Document extract:

%%

Tuesday, January 15, 2019

China Food Safety Challenges: Old and New

China has food safety problems stemming from fraud and pollution of farming areas, according to remarks by a Chinese food science expert praising the overall improvement in the country's food safety situation. The speech also highlighted new challenges posed by China's rapid growth in demand for health foods, e-commerce, and imported foods.

The comments were made by Professor Meng Suhe, director of the Nutrition and Health Institute of China's Center for Disease Prevention and Control, at a December 2018 meeting that assembled a team of food scientists to address the year's food safety hot topics for attendees from news media. The speech pointed to improved compliance found in government testing of dairy, meat, grains, and eggs, a reduction in microbiological food safety incidents, and reduced concerns about food safety in public opinion polls as indicators of an improving food safety situation in recent years. 

Although the food safety situation is "stable overall," Prof. Meng cited four persisting problems that need to be addressed:
  • Contamination of raw materials by pollution in farming areas
  • Use of food additives in foods where they are not authorized or in excessive amounts
  • Nonfood materials in food items
  • False advertising in nutritional supplements and health food
The scientist identified food additives as the top problem revealed in testing results during the third quarter of 2018. Professor Meng also observed that the public has rising concerns about residues of pesticides and veterinary drugs in foods that violate standards. She interpreted this as reflective of the complex, long-term problem of contamination of raw materials. 

A discussion of new challenges facing food safety regulators was omitted from most accounts of Prof. Meng's speech circulated on Chinese news sites. Prof. Meng cited several emerging challenges related to major changes in China's food market:
  • Explosive growth in demand for health foods driven by a "Healthy China" initiative has attracted fraudsters along with legitimate companies. Problems include illegal use of pharmaceutical ingredients in foods, fakes, adulteration, and exaggerated advertising claims.

%%

Dataset records:
%%

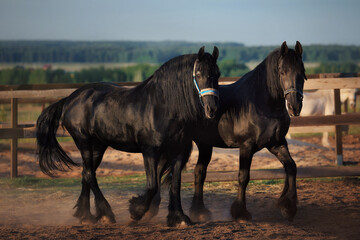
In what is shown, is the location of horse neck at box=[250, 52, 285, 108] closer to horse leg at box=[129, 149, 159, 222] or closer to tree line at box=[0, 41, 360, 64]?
horse leg at box=[129, 149, 159, 222]

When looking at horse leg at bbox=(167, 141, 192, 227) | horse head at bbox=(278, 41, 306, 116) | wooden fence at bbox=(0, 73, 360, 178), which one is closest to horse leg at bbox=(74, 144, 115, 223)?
horse leg at bbox=(167, 141, 192, 227)

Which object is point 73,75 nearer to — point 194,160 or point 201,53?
point 194,160

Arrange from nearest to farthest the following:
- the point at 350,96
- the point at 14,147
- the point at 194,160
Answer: the point at 14,147
the point at 194,160
the point at 350,96

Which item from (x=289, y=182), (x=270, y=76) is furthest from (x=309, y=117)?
(x=270, y=76)

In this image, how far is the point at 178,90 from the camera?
4895 mm

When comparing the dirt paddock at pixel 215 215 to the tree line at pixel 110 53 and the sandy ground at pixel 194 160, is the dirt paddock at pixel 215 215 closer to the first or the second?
the sandy ground at pixel 194 160

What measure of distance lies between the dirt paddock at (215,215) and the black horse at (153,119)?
35 cm

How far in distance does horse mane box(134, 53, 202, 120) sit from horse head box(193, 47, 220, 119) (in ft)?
0.41

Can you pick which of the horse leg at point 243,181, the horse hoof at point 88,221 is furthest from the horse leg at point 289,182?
the horse hoof at point 88,221

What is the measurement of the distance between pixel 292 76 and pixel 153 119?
1.56 meters

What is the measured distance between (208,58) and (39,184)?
482cm

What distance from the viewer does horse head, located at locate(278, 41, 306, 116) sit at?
4836 millimetres

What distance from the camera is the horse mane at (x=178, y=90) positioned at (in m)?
4.86

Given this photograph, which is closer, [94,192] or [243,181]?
[243,181]
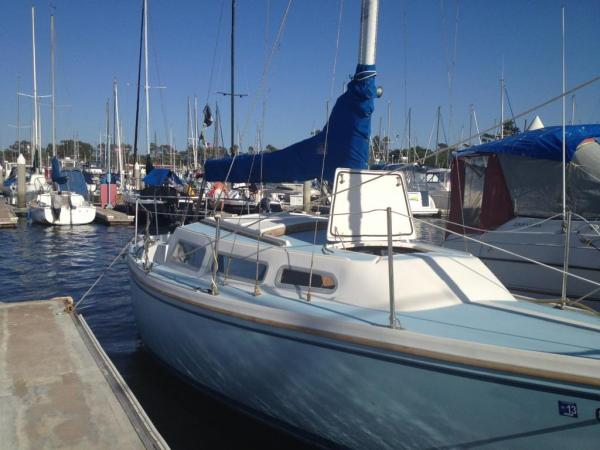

%%

Work order: Edit the part of the China food safety text starting at "A discussion of" and ending at "exaggerated advertising claims.", putting "scammers" in place of "fraudsters".

Answer below:
A discussion of new challenges facing food safety regulators was omitted from most accounts of Prof. Meng's speech circulated on Chinese news sites. Prof. Meng cited several emerging challenges related to major changes in China's food market:
  • Explosive growth in demand for health foods driven by a "Healthy China" initiative has attracted scammers along with legitimate companies. Problems include illegal use of pharmaceutical ingredients in foods, fakes, adulteration, and exaggerated advertising claims.